_Source text_:
++++

Tuesday March 4, 2008

Nick Miller

Everyone cares what hardware you're using to play music and movies. iPods, it hardly needs to be said, are big business and a Trojan horse for Apple's move into music and video distribution.

But, below the radar, another battle is going on between the software players that sit on your PC desktop.

While you might not care whether you're playing a video file with QuickTime or Windows Media Player or one of hundreds of others, it's all part of the war for control over media distribution.

And another player, Adobe, has just joined the war, with its own stand-alone media player - still in beta but due for official launch soon.

Mark Blair, Pacific technical officer at Adobe, says the PC-based media player could be revolutionary. "We're not calling it TV 2.0 but we feel it's in that kind of space," he says.

Adobe is already an invisible leader in online video distribution: its Flash technology makes YouTube work.

But the media player takes Flash technology from the web onto the PC, in optional high-definition, full-screen format.

"We didn't have a desktop Flash video player of our own - if you wanted to watch it you had to use the web or third-party software from a company you've never heard of," Mr Blair says. "But Flash video is becoming ubiquitous, so it was unusual not to have one."

The player is built using Adobe's new AIR technology - indeed, it was used internally to "prove" AIR - and comes as a 3 MB install, which compares favourably to the more bulky QuickTime or Real alternatives.

But the value of the software to Adobe goes beyond its technical specs.

"Having looked at the market we found we could do something more than just a desktop video player," Mr Blair says. "There was the opportunity to do something exciting, to give us some differentiation."

Incorporated from day one is a "catalogue", which is the front end to ambitions for a full video-content distribution system - music videos, documentaries and TV shows - just like Apple's more hefty and well-established iTunes.

But unlike Apple, Adobe is giving content distributors more control about the way their videos are viewed.

They can use simple RSS (really simple syndication) code to "brand" the player with images and text, and to insert context-sensitive advertisements into a video feed as it plays and make a video more interactive.

American network CBS is playing with the system and there is also interest from non-traditional media sources such as Wired magazine and Lonely Planet.

Mr Blair admits it's early days and the platform will stand or fall based on the content it can gather. But he's already planning version 2.0. "I can imagine in the future we will be able to use this to integrate into social networks and to rate and share videos - this is a 1.0 release."

++++

(Stored items from a collection)
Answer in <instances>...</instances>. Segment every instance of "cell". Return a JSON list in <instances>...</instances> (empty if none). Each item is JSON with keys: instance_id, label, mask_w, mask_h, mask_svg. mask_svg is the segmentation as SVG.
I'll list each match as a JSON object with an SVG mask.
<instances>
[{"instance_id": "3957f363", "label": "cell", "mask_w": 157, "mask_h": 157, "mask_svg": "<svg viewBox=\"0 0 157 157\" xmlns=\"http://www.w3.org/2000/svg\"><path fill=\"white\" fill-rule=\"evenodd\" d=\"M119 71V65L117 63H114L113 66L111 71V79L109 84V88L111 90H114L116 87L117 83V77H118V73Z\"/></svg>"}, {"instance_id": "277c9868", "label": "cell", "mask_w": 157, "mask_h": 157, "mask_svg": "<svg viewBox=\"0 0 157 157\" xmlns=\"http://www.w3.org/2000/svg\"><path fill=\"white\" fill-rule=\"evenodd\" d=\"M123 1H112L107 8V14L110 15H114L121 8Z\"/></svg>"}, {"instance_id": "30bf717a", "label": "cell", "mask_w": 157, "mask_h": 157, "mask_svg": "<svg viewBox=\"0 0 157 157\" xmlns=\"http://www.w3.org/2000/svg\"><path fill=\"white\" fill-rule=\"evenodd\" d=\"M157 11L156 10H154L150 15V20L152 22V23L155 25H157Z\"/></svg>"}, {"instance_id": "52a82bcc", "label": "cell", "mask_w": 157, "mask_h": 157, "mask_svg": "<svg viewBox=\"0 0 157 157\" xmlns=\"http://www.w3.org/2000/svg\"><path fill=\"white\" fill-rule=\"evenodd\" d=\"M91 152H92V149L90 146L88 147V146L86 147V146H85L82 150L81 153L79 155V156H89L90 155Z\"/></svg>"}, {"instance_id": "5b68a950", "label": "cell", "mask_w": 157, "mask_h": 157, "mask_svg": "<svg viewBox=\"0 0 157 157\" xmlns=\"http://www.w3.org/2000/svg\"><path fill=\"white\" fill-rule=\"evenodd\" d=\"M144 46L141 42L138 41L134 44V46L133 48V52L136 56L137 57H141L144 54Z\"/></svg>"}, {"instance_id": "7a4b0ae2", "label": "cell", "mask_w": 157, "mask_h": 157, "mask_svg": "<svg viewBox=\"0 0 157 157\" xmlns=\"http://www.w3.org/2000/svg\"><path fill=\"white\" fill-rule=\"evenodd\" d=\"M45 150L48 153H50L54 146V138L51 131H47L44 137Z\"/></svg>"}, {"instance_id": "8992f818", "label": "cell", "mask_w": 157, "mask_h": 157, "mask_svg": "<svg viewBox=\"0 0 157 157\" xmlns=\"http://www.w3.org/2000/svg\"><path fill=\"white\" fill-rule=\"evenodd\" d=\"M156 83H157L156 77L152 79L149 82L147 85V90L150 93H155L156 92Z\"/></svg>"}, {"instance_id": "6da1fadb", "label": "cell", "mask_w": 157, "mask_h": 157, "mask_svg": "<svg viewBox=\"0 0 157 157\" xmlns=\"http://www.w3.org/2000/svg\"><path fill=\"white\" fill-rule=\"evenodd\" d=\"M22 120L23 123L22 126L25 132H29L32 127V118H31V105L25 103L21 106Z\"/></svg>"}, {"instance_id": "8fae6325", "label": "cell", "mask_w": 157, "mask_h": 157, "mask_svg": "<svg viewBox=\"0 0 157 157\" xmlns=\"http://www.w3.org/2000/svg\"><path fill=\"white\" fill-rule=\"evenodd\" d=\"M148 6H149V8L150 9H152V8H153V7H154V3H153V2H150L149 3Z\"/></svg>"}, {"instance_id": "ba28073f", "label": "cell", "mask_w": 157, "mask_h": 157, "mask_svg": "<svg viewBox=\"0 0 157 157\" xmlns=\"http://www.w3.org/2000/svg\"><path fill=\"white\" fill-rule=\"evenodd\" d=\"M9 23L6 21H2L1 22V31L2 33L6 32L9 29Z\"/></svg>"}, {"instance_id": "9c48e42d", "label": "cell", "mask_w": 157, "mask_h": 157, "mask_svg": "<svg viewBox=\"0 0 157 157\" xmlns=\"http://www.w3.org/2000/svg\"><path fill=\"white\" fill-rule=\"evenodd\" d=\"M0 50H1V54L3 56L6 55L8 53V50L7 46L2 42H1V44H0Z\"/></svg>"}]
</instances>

++++

_Exercise 1_: In the article on Adobe's media player, rewrite the part starting at "Incorporated from day" and ending at "video more interactive.", substituting "video publishers" for "content distributors".
_Exercise 2_: Summarize the article on Adobe's media player in two sentences.

_Worked solution 1_:
Incorporated from day one is a "catalogue", which is the front end to ambitions for a full video-content distribution system - music videos, documentaries and TV shows - just like Apple's more hefty and well-established iTunes.

But unlike Apple, Adobe is giving video publishers more control about the way their videos are viewed.

They can use simple RSS (really simple syndication) code to "brand" the player with images and text, and to insert context-sensitive advertisements into a video feed as it plays and make a video more interactive.

_Worked solution 2_: Adobe has joined the battle among desktop media software with a stand-alone player, still in beta, that brings its Flash video technology from the web onto the PC in an optional high-definition, full-screen format and comes as a 3 MB install. The player includes a catalogue intended as the front end of a video-distribution system like iTunes, but it gives content distributors more control, such as branding the player and inserting context-sensitive ads through RSS, and Mark Blair is already planning version 2.0.